田舎町で兄夫婦と同居しているファニー(ナタリー・ブトゥフ)は情緒不安定で、周囲からは変わり者扱いされている。兄嫁の浮気現場を目撃したファニーは怒りを爆発させ、家を追い出されてしまう。監督はジェローム・ボネル。
 あらすじ書いてみるとファニーが可愛そうな子みたいだけど、本人に悪意はないにしろ、こんな人身近にいたら厄介そうだなぁという人ではあるので、むしろ兄の苦労にしみじみとしてしまった。ファニー自身も、兄に迷惑かけているというのが分かっている(でも迷惑かけてしまう)というのがまたしみじみとさせる。このへんの、ヒロインを単にかわいそうな子にしないところのバランスがよかったと思う。兄は小学校教師と言う地域社会との繋がりの強い職なだけに、こりゃー気苦労も多いわ、と同情してしまうのだ。
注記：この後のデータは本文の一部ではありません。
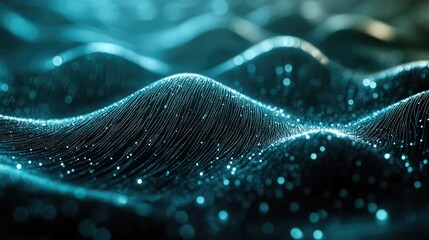 Dynamic particle array 3D technology aesthetic Abstract backdrop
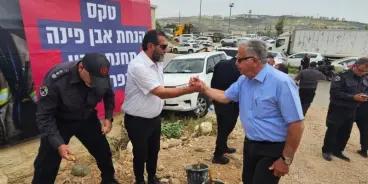 وضع حجر الأساس لمحطتي إطفاء وإنقاذ في طمرة وكفر كنا
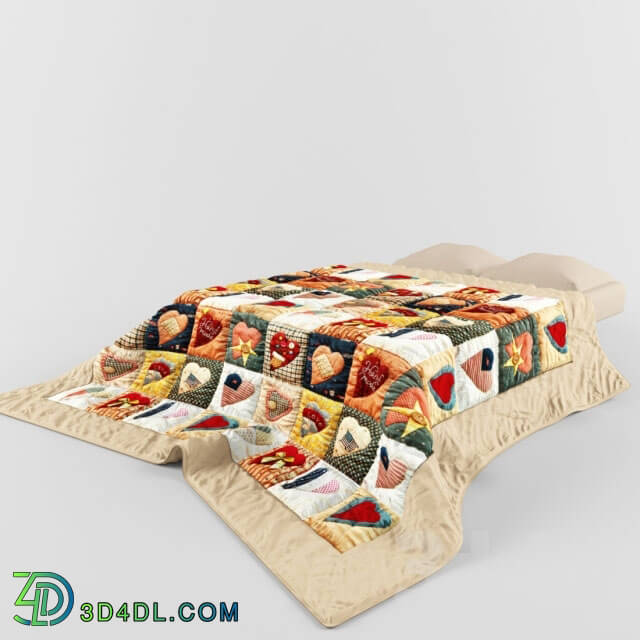 Bed - Patchwork quilt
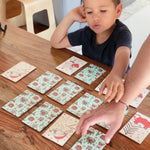 Wooden Christmas Memory Card Game
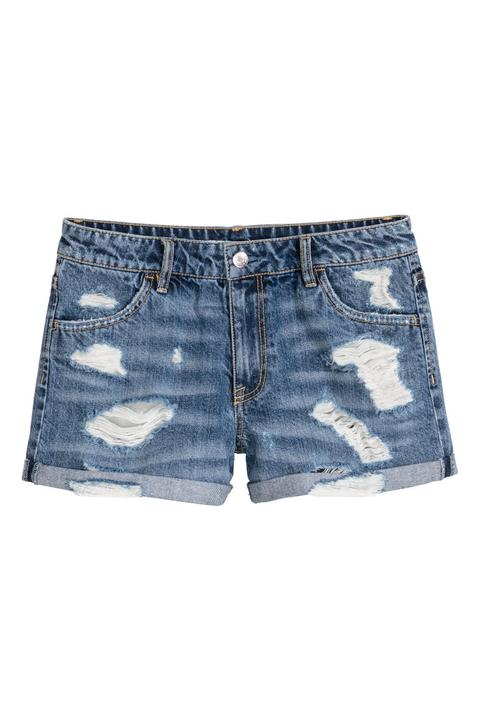 H & M - Shorts In Denim - Blu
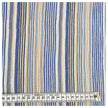 Musselin gestreift hellblau und beige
 予告編を見た限りでは、なんだかメルヘンぽいのかなと思っていたのだが、その印象は半分当たって半分外れだった。ファニーは自分を受け入れてくれる人とめぐり合う。ファニーは他人とのコミュニケーションがうまく取れない人だが、巡り合った彼とは、言葉は全く通じない(フランス語とドイツ語だから)のになんだか通い合うものがあるのだ。彼と巡り合ったところで物語が終了したら、本当にメルヘンと言っていいところだ。でも監督はそうはしなかった。着地点は意外にほろ苦い。彼と一緒にいれば幸せかもしれないが、そこは一種のユートピア、夢の国であって、生身の人間である彼女が暮らすべき場所ではない。自分が生活する「この世」に帰らなければならないのだ。しかし、彼女が「この世」で生きていくことを選択したことに、ささやかな希望が見えてくる。
 森の中の空き地や小道の感じがとてもよくて、山へ行きたくなってしまった。あんな森の中を散歩したい。自然が人を癒すというのはあまりに紋切形だし、素朴すぎるきらいはあるとは思うが、やっぱり山とか海とか、たまに行くといいもんですよ。